Notes on Thinking in Bets (Annie Duke)

My friend Chap recommended me Thinking in Bets by Annie Duke. Here are my notes from it:

  • Resulting is the tendency to equate the quality of a decision with the quality of the outcome. It’s so easy to do this: you fail, and you conclude that the things you did led to that failure. A better framing is: you used your best judgment to place a bet, and that bet didn’t pan out in your favor this time.

  • Life isn’t chess, it’s poker. In chess, there’s an optimal move at any given time. There’s an optimal tree of moves for every state of the board. Poker involves randomness, and with that, chance. This hit me hard, because as a computer scientist (and formerly active chess player), that frame of thinking has always been my default. But as a founder and capitalist, the poker frame of thinking is gradually replacing my chess mindset.

  • “Right” and “wrong” are inefficient words to use. Vectors have a speed and a direction, so should our confidence levels. I’m trying to wipe these words from my vocabulary and attach a percentage rating to how I think about something eg “I feel 70% confident about x”.
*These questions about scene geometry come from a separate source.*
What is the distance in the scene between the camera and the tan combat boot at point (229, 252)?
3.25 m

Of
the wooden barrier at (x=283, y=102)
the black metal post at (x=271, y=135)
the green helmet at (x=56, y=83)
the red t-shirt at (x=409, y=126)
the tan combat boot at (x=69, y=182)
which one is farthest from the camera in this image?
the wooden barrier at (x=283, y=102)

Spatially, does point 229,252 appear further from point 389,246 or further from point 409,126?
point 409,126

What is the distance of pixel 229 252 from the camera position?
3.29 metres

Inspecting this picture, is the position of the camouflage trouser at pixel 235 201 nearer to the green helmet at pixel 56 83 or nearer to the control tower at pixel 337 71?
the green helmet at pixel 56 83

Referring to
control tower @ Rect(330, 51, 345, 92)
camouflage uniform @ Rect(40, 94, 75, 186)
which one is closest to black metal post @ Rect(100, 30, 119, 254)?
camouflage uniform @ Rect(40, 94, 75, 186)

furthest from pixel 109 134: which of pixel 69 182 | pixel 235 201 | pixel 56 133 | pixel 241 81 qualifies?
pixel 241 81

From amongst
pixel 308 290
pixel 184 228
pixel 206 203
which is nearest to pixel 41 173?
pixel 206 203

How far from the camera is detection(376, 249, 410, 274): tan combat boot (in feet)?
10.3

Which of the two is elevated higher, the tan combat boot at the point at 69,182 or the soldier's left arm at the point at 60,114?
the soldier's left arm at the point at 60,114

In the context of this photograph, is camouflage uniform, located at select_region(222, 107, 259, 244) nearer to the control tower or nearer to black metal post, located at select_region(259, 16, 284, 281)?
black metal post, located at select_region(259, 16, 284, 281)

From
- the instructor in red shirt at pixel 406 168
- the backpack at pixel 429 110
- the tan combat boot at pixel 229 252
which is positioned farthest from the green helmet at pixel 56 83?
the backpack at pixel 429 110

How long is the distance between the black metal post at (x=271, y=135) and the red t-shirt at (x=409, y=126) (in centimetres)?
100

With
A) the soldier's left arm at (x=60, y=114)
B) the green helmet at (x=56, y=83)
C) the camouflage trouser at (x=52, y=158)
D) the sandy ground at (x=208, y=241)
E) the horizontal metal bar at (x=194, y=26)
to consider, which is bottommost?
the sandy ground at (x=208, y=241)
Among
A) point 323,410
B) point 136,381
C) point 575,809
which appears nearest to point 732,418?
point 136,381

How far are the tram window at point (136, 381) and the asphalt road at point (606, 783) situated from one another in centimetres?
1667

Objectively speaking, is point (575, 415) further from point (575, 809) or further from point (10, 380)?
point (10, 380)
  • Every decision is a bet. We are always putting some resource at stake in exchange for upside. Everything is a tradeoff. I’ve started to use the word “bet” more often in everyday discourse. I’ll often ask founders in a pitch: what bets are you making that will make this company successful?

  • The phrase “wanna bet?” is actually really powerful. It brings a level of seriousness and clarity to decision making. People think much more lucidly when their skin is in the game. I will try to use this phrase more often, but am worried it will come off as childish.